WRITTEN TASK: Rewrite all of the data below, replacing every "photographer" with "camera operator" and keeping everything else the same.

INPUT MATERIAL:

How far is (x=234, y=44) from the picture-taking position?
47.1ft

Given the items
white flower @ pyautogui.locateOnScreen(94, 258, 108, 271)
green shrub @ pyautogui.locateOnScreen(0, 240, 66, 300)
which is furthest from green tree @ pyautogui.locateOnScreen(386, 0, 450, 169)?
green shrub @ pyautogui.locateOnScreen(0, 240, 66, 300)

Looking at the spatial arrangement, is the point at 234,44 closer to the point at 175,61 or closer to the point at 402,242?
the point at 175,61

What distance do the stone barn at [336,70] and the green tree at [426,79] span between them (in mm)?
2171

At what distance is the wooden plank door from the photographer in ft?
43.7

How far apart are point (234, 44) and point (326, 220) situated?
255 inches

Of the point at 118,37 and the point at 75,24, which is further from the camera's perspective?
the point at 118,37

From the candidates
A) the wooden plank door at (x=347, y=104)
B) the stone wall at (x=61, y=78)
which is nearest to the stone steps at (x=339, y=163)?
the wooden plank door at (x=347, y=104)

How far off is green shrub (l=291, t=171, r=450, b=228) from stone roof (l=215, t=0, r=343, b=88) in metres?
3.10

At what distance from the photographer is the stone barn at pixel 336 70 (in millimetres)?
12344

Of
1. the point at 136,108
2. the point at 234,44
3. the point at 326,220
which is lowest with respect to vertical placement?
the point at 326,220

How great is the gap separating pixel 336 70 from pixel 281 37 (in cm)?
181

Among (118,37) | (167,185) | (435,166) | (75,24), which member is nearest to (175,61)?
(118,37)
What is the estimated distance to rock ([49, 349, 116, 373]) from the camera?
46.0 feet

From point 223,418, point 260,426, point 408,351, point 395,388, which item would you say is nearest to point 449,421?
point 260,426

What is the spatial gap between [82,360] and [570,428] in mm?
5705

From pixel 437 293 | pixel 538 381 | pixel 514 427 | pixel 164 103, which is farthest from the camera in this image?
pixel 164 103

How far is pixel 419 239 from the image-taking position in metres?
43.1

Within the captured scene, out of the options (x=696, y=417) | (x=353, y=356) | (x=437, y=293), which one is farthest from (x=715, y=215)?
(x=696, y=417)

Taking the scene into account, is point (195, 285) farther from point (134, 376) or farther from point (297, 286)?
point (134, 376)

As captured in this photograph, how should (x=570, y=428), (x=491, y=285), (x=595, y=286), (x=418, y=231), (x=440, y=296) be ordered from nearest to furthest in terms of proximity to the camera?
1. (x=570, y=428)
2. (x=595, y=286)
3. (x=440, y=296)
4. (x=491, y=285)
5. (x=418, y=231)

FINISHED ANSWER:
How far is (x=234, y=44) from the picture-taking position?
47.1ft

Given the items
white flower @ pyautogui.locateOnScreen(94, 258, 108, 271)
green shrub @ pyautogui.locateOnScreen(0, 240, 66, 300)
which is furthest from green tree @ pyautogui.locateOnScreen(386, 0, 450, 169)?
green shrub @ pyautogui.locateOnScreen(0, 240, 66, 300)

Looking at the spatial arrangement, is the point at 234,44 closer to the point at 175,61 or closer to the point at 402,242?
the point at 175,61

What distance do the stone barn at [336,70] and the green tree at [426,79] span between them (in mm)?
2171

At what distance is the wooden plank door from the camera operator in ft?
43.7

How far apart are point (234, 44) and point (326, 220) situated?
255 inches

Of the point at 118,37 and the point at 75,24, which is further from the camera's perspective?
the point at 118,37

From the candidates
A) the wooden plank door at (x=347, y=104)
B) the stone wall at (x=61, y=78)
which is nearest to the stone steps at (x=339, y=163)?
the wooden plank door at (x=347, y=104)

How far off is green shrub (l=291, t=171, r=450, b=228) from stone roof (l=215, t=0, r=343, b=88) in metres?
3.10

At what distance from the camera operator is the stone barn at pixel 336 70 (in millimetres)?
12344

Of
1. the point at 136,108
2. the point at 234,44
3. the point at 326,220
which is lowest with respect to vertical placement?
the point at 326,220

How great is the gap separating pixel 336 70 from pixel 281 37 (in cm)?
181

Among (118,37) | (167,185) | (435,166) | (75,24), which member is nearest to (175,61)?
(118,37)
What is the estimated distance to rock ([49, 349, 116, 373]) from the camera?
46.0 feet

From point 223,418, point 260,426, point 408,351, point 395,388, which item would you say is nearest to point 449,421?
point 260,426

What is the spatial gap between [82,360] and [570,428] in mm?
5705

From pixel 437 293 | pixel 538 381 | pixel 514 427 | pixel 164 103, which is farthest from the camera in this image?
pixel 164 103

How far is pixel 419 239 from the image-taking position in metres?
43.1

Within the captured scene, out of the options (x=696, y=417) | (x=353, y=356) | (x=437, y=293), which one is farthest from (x=715, y=215)?
(x=696, y=417)

Taking the scene into account, is point (195, 285) farther from point (134, 376) or farther from point (297, 286)?
point (134, 376)

As captured in this photograph, how should (x=570, y=428), (x=491, y=285), (x=595, y=286), (x=418, y=231), (x=440, y=296) be ordered from nearest to furthest in terms of proximity to the camera?
1. (x=570, y=428)
2. (x=595, y=286)
3. (x=440, y=296)
4. (x=491, y=285)
5. (x=418, y=231)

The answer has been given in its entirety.